# Work task:
Your task is to restate the data word for word.

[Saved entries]
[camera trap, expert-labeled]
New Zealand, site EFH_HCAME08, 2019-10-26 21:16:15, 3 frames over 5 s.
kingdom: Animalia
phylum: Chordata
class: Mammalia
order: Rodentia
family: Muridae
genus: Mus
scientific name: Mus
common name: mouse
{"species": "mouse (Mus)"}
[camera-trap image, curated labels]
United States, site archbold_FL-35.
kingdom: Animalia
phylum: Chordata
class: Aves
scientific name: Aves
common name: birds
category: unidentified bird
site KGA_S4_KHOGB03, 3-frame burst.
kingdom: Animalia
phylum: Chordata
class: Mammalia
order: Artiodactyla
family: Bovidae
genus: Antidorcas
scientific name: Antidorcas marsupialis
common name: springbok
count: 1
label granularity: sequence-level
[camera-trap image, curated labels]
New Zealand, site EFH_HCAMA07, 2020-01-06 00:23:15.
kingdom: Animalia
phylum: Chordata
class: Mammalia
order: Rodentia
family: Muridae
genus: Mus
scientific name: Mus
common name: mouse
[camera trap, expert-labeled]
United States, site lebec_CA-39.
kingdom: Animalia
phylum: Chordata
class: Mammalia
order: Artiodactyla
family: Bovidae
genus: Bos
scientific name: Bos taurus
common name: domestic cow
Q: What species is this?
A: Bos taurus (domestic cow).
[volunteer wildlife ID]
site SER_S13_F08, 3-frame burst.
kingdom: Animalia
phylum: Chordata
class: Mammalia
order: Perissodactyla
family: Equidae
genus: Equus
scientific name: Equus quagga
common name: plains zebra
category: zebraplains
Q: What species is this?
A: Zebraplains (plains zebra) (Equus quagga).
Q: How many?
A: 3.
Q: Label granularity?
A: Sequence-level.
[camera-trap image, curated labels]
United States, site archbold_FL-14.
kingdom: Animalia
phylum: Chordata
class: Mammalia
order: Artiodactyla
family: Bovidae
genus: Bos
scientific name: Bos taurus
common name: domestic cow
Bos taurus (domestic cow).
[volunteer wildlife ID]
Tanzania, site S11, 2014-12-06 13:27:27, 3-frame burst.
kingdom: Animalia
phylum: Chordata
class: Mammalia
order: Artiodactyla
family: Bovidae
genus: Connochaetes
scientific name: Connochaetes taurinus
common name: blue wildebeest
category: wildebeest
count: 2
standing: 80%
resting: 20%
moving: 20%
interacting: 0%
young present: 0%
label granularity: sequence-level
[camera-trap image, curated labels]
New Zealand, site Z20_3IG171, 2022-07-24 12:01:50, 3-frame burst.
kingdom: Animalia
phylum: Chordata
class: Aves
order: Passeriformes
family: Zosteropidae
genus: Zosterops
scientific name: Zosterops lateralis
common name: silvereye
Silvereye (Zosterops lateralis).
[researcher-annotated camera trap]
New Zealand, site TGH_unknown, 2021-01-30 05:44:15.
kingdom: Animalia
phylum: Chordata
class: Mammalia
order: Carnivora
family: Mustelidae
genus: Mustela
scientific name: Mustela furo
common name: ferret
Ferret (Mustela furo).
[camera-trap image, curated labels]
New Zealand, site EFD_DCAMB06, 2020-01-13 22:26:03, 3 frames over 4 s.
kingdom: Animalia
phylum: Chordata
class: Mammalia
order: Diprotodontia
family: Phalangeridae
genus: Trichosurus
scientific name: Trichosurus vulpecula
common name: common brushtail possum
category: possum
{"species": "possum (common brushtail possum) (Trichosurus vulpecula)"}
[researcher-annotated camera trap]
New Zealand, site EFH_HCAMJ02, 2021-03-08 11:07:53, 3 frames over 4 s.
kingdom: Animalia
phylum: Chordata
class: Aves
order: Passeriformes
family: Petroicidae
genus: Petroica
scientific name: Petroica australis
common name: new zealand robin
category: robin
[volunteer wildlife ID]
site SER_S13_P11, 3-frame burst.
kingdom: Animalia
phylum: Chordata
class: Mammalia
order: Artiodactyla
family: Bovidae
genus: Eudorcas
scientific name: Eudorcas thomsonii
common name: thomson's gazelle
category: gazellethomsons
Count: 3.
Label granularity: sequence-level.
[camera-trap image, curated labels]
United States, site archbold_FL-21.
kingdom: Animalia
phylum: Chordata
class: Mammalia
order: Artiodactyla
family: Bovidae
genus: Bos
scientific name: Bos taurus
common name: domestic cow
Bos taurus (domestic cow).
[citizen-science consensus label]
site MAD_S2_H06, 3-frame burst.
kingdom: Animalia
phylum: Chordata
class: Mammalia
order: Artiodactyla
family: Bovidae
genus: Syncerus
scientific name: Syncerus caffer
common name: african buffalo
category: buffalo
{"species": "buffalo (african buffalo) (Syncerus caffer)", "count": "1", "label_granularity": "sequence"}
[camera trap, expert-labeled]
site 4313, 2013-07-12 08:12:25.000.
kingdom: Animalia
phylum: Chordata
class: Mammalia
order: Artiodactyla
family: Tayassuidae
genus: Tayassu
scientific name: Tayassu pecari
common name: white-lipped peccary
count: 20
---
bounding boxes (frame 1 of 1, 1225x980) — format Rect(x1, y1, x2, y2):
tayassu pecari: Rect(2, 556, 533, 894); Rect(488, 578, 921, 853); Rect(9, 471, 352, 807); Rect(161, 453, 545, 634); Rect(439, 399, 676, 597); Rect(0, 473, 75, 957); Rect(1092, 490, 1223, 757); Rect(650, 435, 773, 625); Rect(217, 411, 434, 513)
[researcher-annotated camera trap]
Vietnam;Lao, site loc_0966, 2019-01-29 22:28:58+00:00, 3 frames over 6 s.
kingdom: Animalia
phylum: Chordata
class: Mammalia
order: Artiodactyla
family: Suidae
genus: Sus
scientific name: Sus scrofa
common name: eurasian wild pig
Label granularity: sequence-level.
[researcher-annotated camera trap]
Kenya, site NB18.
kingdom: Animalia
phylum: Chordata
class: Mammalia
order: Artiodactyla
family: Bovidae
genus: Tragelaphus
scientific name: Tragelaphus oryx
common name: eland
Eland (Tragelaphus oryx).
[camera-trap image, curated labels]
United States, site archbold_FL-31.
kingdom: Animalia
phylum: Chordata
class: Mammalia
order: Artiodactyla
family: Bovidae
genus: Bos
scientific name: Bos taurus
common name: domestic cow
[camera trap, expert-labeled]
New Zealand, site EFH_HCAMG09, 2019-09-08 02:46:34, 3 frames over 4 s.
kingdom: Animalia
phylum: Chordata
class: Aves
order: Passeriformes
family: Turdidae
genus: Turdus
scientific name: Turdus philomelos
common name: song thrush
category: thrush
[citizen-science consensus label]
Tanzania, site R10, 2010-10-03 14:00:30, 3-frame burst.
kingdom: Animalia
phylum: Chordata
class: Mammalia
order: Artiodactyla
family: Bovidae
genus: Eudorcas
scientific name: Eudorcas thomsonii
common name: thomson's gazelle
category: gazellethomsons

# Exercise solution:
[camera trap, expert-labeled]
New Zealand, site EFH_HCAME08, 2019-10-26 21:16:15, 3 frames over 5 s.
kingdom: Animalia
phylum: Chordata
class: Mammalia
order: Rodentia
family: Muridae
genus: Mus
scientific name: Mus
common name: mouse
{"species": "mouse (Mus)"}
[camera-trap image, curated labels]
United States, site archbold_FL-35.
kingdom: Animalia
phylum: Chordata
class: Aves
scientific name: Aves
common name: birds
category: unidentified bird
site KGA_S4_KHOGB03, 3-frame burst.
kingdom: Animalia
phylum: Chordata
class: Mammalia
order: Artiodactyla
family: Bovidae
genus: Antidorcas
scientific name: Antidorcas marsupialis
common name: springbok
count: 1
label granularity: sequence-level
[camera-trap image, curated labels]
New Zealand, site EFH_HCAMA07, 2020-01-06 00:23:15.
kingdom: Animalia
phylum: Chordata
class: Mammalia
order: Rodentia
family: Muridae
genus: Mus
scientific name: Mus
common name: mouse
[camera trap, expert-labeled]
United States, site lebec_CA-39.
kingdom: Animalia
phylum: Chordata
class: Mammalia
order: Artiodactyla
family: Bovidae
genus: Bos
scientific name: Bos taurus
common name: domestic cow
Q: What species is this?
A: Bos taurus (domestic cow).
[volunteer wildlife ID]
site SER_S13_F08, 3-frame burst.
kingdom: Animalia
phylum: Chordata
class: Mammalia
order: Perissodactyla
family: Equidae
genus: Equus
scientific name: Equus quagga
common name: plains zebra
category: zebraplains
Q: What species is this?
A: Zebraplains (plains zebra) (Equus quagga).
Q: How many?
A: 3.
Q: Label granularity?
A: Sequence-level.
[camera-trap image, curated labels]
United States, site archbold_FL-14.
kingdom: Animalia
phylum: Chordata
class: Mammalia
order: Artiodactyla
family: Bovidae
genus: Bos
scientific name: Bos taurus
common name: domestic cow
Bos taurus (domestic cow).
[volunteer wildlife ID]
Tanzania, site S11, 2014-12-06 13:27:27, 3-frame burst.
kingdom: Animalia
phylum: Chordata
class: Mammalia
order: Artiodactyla
family: Bovidae
genus: Connochaetes
scientific name: Connochaetes taurinus
common name: blue wildebeest
category: wildebeest
count: 2
standing: 80%
resting: 20%
moving: 20%
interacting: 0%
young present: 0%
label granularity: sequence-level
[camera-trap image, curated labels]
New Zealand, site Z20_3IG171, 2022-07-24 12:01:50, 3-frame burst.
kingdom: Animalia
phylum: Chordata
class: Aves
order: Passeriformes
family: Zosteropidae
genus: Zosterops
scientific name: Zosterops lateralis
common name: silvereye
Silvereye (Zosterops lateralis).
[researcher-annotated camera trap]
New Zealand, site TGH_unknown, 2021-01-30 05:44:15.
kingdom: Animalia
phylum: Chordata
class: Mammalia
order: Carnivora
family: Mustelidae
genus: Mustela
scientific name: Mustela furo
common name: ferret
Ferret (Mustela furo).
[camera-trap image, curated labels]
New Zealand, site EFD_DCAMB06, 2020-01-13 22:26:03, 3 frames over 4 s.
kingdom: Animalia
phylum: Chordata
class: Mammalia
order: Diprotodontia
family: Phalangeridae
genus: Trichosurus
scientific name: Trichosurus vulpecula
common name: common brushtail possum
category: possum
{"species": "possum (common brushtail possum) (Trichosurus vulpecula)"}
[researcher-annotated camera trap]
New Zealand, site EFH_HCAMJ02, 2021-03-08 11:07:53, 3 frames over 4 s.
kingdom: Animalia
phylum: Chordata
class: Aves
order: Passeriformes
family: Petroicidae
genus: Petroica
scientific name: Petroica australis
common name: new zealand robin
category: robin
[volunteer wildlife ID]
site SER_S13_P11, 3-frame burst.
kingdom: Animalia
phylum: Chordata
class: Mammalia
order: Artiodactyla
family: Bovidae
genus: Eudorcas
scientific name: Eudorcas thomsonii
common name: thomson's gazelle
category: gazellethomsons
Count: 3.
Label granularity: sequence-level.
[camera-trap image, curated labels]
United States, site archbold_FL-21.
kingdom: Animalia
phylum: Chordata
class: Mammalia
order: Artiodactyla
family: Bovidae
genus: Bos
scientific name: Bos taurus
common name: domestic cow
Bos taurus (domestic cow).
[citizen-science consensus label]
site MAD_S2_H06, 3-frame burst.
kingdom: Animalia
phylum: Chordata
class: Mammalia
order: Artiodactyla
family: Bovidae
genus: Syncerus
scientific name: Syncerus caffer
common name: african buffalo
category: buffalo
{"species": "buffalo (african buffalo) (Syncerus caffer)", "count": "1", "label_granularity": "sequence"}
[camera trap, expert-labeled]
site 4313, 2013-07-12 08:12:25.000.
kingdom: Animalia
phylum: Chordata
class: Mammalia
order: Artiodactyla
family: Tayassuidae
genus: Tayassu
scientific name: Tayassu pecari
common name: white-lipped peccary
count: 20
---
bounding boxes (frame 1 of 1, 1225x980) — format Rect(x1, y1, x2, y2):
tayassu pecari: Rect(2, 556, 533, 894); Rect(488, 578, 921, 853); Rect(9, 471, 352, 807); Rect(161, 453, 545, 634); Rect(439, 399, 676, 597); Rect(0, 473, 75, 957); Rect(1092, 490, 1223, 757); Rect(650, 435, 773, 625); Rect(217, 411, 434, 513)
[researcher-annotated camera trap]
Vietnam;Lao, site loc_0966, 2019-01-29 22:28:58+00:00, 3 frames over 6 s.
kingdom: Animalia
phylum: Chordata
class: Mammalia
order: Artiodactyla
family: Suidae
genus: Sus
scientific name: Sus scrofa
common name: eurasian wild pig
Label granularity: sequence-level.
[researcher-annotated camera trap]
Kenya, site NB18.
kingdom: Animalia
phylum: Chordata
class: Mammalia
order: Artiodactyla
family: Bovidae
genus: Tragelaphus
scientific name: Tragelaphus oryx
common name: eland
Eland (Tragelaphus oryx).
[camera-trap image, curated labels]
United States, site archbold_FL-31.
kingdom: Animalia
phylum: Chordata
class: Mammalia
order: Artiodactyla
family: Bovidae
genus: Bos
scientific name: Bos taurus
common name: domestic cow
[camera trap, expert-labeled]
New Zealand, site EFH_HCAMG09, 2019-09-08 02:46:34, 3 frames over 4 s.
kingdom: Animalia
phylum: Chordata
class: Aves
order: Passeriformes
family: Turdidae
genus: Turdus
scientific name: Turdus philomelos
common name: song thrush
category: thrush
[citizen-science consensus label]
Tanzania, site R10, 2010-10-03 14:00:30, 3-frame burst.
kingdom: Animalia
phylum: Chordata
class: Mammalia
order: Artiodactyla
family: Bovidae
genus: Eudorcas
scientific name: Eudorcas thomsonii
common name: thomson's gazelle
category: gazellethomsons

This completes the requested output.